Slashdot Mirror

← Back to Stories (view on slashdot.org)

Privacy Leak in Mozilla and Mozilla-Based Browsers

Posted by timothy on from the where-are-you-going-where-have-you-been dept.

Mike S. writes "Mozillazine has pointed users to this story at ZDNet UK which breaks the news about a privacy bug discovered in in all Mozilla builds up to and including 1.2a as well as browsers based on Mozilla such as Netscape 6/7, Chimera and Galeon. The bug allows a web site to track where you're going when leaving the site whether you use a link, a bookmark or type a URL into the address field. This page has a demonstration of the bug and instructions on patching it via a user.js file."

34 of 357 comments (clear)

  1. The most disturbing thing about this... by Corvaith · · Score: 5, Interesting

    ...is that the bug has apparently been a known one for months, and still hasn't been repaired.

    I love Mozilla. I use Mozilla. This just troubles me greatly. Even now that it's known, I haven't heard anything about a fix. Hopefully it'll be arriving shortly, because I like my privacy.

    1. Re:The most disturbing thing about this... by jmcnamera · · Score: 4, Insightful

      If this bug has really been known for months, are we hypocritical to bash others (always MS) for late fixes?

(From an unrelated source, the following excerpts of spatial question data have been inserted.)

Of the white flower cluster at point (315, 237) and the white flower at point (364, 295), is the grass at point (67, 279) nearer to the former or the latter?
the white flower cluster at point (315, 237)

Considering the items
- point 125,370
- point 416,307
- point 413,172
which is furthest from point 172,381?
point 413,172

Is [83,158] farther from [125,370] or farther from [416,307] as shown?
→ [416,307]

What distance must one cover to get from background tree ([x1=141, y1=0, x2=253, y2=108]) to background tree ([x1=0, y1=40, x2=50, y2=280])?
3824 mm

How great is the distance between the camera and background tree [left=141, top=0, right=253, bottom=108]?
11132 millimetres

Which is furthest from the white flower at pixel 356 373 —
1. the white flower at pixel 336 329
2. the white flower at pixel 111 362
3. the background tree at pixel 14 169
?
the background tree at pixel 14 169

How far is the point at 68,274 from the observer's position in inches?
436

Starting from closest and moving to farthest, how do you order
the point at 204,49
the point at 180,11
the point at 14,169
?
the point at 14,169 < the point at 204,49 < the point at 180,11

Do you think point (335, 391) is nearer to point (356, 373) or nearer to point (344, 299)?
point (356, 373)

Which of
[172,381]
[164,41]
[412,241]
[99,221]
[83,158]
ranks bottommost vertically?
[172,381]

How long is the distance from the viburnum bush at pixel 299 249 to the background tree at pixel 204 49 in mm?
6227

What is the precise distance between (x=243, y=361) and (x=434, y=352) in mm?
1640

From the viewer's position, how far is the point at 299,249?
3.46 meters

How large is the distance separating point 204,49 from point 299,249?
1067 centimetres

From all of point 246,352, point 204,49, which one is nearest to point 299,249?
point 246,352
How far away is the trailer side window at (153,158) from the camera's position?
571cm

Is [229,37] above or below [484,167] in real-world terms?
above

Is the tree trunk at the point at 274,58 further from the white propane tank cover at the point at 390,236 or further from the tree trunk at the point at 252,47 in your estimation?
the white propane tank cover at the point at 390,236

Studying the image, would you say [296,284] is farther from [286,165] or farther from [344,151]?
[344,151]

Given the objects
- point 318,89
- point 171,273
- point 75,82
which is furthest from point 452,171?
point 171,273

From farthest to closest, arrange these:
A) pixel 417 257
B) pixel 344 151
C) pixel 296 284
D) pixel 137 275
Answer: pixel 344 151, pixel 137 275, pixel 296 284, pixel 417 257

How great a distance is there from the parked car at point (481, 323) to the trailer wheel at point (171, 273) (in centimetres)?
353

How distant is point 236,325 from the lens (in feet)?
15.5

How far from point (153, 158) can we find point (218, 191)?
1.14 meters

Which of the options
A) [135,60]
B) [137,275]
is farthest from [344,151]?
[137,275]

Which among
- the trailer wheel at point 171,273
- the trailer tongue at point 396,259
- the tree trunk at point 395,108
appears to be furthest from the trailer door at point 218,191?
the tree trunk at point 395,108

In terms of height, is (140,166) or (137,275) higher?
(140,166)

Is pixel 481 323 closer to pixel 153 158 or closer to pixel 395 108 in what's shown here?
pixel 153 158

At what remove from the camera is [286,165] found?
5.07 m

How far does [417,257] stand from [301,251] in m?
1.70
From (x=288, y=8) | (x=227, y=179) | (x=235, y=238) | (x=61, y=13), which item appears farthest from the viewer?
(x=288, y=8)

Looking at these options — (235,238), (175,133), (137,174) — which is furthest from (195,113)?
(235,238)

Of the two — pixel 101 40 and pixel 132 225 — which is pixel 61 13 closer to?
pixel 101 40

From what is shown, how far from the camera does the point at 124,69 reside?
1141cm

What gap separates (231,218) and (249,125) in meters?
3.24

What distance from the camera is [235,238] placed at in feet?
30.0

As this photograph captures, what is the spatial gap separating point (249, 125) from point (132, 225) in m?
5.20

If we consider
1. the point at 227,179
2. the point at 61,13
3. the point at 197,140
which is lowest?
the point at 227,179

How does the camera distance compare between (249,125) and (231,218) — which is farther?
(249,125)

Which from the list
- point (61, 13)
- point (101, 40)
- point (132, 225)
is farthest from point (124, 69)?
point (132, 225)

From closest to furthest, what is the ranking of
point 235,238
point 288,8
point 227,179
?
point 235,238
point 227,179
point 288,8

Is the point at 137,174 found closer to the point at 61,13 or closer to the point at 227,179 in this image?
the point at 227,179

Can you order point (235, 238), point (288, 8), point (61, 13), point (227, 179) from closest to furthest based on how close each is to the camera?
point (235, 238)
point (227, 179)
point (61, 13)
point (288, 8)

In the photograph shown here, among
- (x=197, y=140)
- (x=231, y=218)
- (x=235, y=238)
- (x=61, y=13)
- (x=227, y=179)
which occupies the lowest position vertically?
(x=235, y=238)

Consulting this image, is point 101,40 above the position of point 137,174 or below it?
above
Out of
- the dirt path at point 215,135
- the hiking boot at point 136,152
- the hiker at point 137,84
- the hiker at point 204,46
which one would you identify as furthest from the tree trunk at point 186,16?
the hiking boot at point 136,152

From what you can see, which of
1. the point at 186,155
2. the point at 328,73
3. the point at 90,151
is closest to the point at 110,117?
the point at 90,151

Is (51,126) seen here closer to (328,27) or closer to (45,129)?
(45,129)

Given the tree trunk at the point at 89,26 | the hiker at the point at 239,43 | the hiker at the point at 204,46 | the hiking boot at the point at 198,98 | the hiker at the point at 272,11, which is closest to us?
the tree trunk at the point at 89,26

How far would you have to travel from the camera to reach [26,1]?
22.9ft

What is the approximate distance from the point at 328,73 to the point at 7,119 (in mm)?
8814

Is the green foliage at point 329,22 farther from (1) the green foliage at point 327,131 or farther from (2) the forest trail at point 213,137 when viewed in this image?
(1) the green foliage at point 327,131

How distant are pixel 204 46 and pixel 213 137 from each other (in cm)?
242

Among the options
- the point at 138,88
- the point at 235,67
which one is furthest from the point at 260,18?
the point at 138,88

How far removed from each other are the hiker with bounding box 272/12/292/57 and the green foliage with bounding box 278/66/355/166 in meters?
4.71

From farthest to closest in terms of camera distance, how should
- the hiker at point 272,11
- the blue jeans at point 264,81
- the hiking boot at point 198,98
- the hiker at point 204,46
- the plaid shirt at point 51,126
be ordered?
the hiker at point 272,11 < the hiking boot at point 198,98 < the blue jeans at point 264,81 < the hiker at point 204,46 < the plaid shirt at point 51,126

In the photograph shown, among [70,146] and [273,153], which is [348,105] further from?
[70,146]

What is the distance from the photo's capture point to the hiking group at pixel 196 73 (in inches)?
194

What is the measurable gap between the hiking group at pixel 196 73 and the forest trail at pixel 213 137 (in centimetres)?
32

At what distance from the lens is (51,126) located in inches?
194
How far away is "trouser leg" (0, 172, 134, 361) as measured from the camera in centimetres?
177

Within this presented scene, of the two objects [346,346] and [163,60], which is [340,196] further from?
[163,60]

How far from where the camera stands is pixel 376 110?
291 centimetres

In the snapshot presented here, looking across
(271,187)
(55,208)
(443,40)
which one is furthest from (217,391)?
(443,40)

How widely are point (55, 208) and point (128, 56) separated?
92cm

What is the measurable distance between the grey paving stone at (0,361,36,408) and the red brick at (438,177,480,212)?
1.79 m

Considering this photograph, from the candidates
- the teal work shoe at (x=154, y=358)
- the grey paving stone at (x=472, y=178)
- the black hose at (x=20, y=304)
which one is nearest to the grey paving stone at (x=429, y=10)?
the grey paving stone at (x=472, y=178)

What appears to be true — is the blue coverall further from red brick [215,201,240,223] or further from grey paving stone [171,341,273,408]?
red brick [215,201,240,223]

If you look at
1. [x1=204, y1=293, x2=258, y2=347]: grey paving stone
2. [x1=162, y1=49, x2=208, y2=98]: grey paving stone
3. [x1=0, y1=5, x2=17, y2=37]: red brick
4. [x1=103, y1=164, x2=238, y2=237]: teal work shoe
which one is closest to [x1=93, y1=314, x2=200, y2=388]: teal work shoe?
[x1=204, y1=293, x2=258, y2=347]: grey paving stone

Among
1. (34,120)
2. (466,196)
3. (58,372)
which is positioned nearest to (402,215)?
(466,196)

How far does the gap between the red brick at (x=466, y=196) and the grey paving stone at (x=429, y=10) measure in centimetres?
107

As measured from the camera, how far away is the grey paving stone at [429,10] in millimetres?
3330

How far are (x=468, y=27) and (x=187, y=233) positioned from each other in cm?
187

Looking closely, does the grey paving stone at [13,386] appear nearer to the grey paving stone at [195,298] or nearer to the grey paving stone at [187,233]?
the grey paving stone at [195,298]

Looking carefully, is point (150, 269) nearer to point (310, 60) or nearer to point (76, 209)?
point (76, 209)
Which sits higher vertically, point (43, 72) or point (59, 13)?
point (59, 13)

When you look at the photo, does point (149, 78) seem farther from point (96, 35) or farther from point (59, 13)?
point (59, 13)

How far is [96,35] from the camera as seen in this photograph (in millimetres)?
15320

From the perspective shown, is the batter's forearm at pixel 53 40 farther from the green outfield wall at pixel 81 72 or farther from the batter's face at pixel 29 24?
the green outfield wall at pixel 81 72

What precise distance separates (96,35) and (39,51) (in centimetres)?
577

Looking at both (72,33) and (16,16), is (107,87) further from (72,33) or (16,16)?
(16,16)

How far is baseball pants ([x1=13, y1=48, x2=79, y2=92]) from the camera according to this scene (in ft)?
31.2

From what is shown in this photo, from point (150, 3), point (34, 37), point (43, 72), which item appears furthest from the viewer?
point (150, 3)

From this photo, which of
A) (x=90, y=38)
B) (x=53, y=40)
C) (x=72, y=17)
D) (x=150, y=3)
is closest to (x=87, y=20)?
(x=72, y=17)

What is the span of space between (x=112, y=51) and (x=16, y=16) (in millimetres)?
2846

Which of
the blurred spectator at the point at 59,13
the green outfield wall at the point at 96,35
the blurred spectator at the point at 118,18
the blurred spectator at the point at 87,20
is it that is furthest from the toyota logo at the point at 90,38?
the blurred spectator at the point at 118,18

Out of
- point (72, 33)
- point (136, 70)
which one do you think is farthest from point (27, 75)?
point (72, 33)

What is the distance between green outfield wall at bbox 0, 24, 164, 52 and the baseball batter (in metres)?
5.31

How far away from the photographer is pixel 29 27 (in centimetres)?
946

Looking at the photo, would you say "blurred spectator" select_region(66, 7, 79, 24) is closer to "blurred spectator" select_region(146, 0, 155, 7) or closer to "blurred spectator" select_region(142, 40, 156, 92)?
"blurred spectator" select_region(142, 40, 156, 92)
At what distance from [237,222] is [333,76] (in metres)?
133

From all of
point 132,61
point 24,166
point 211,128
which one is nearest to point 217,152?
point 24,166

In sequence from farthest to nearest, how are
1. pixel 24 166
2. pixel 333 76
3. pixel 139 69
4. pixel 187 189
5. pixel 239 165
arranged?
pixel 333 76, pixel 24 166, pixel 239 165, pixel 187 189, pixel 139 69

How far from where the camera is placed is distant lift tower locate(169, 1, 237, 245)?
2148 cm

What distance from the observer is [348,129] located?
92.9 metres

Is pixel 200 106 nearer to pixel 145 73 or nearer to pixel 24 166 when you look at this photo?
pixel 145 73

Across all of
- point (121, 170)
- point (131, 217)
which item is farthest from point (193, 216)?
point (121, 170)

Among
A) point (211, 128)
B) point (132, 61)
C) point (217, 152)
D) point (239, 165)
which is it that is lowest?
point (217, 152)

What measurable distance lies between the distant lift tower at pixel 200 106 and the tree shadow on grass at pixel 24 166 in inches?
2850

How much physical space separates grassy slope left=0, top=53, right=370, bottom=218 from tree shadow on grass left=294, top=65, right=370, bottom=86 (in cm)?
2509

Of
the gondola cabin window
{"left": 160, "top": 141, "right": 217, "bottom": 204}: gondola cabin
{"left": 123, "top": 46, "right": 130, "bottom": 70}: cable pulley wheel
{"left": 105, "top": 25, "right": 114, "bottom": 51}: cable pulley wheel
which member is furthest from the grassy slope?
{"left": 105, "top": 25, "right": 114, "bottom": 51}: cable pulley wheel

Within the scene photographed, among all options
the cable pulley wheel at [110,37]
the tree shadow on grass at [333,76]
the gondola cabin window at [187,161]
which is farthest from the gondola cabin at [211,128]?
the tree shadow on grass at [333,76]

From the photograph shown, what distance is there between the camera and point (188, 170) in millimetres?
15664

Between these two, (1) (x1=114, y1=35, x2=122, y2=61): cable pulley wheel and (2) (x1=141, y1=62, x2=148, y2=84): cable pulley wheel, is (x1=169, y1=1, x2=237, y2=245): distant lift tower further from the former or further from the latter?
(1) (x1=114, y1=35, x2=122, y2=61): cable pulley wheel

      Bugs should be publicized immediately so fixes will happen sooner. It's good to first inform those who are responsible for the code so they can have a heads up, but months (if true here) is too long to wait.

      --
      this is not a sig
    2. Re:The most disturbing thing about this... by Anonymous Coward · · Score: 5, Insightful

      > This just troubles me greatly.

      Fine, this is not how you'd expect it to work.

      But, GIVE ME A BREAK. Privacy issues on the Web are legend. Cookies, refer, hidden fields, the entire body of software we know as "IE", the list goes on and on and on.

      So, by some new "stupid browser trick" you can now see where people are going -- not just where they've come from (as has always, forever, been the case).

      Oh my.

      If you are worried about "privacy" then you have been using an appropriate "junk busting" proxy from day one.

      If you are not using such a proxy, then you are not now, and never have been, seriously worried about privacy. And, this "horror of horrors" is no more an issue to anyone than the Referrer field.

      This sounds more like Microsoft Marketing pouring though a Bug Base and using the media to turn a mole hill into a mountain.

      Should it be fixed? Yea. So should Referrer be removed from existence. So should alot of much more pressing privacy issues be outright abolished.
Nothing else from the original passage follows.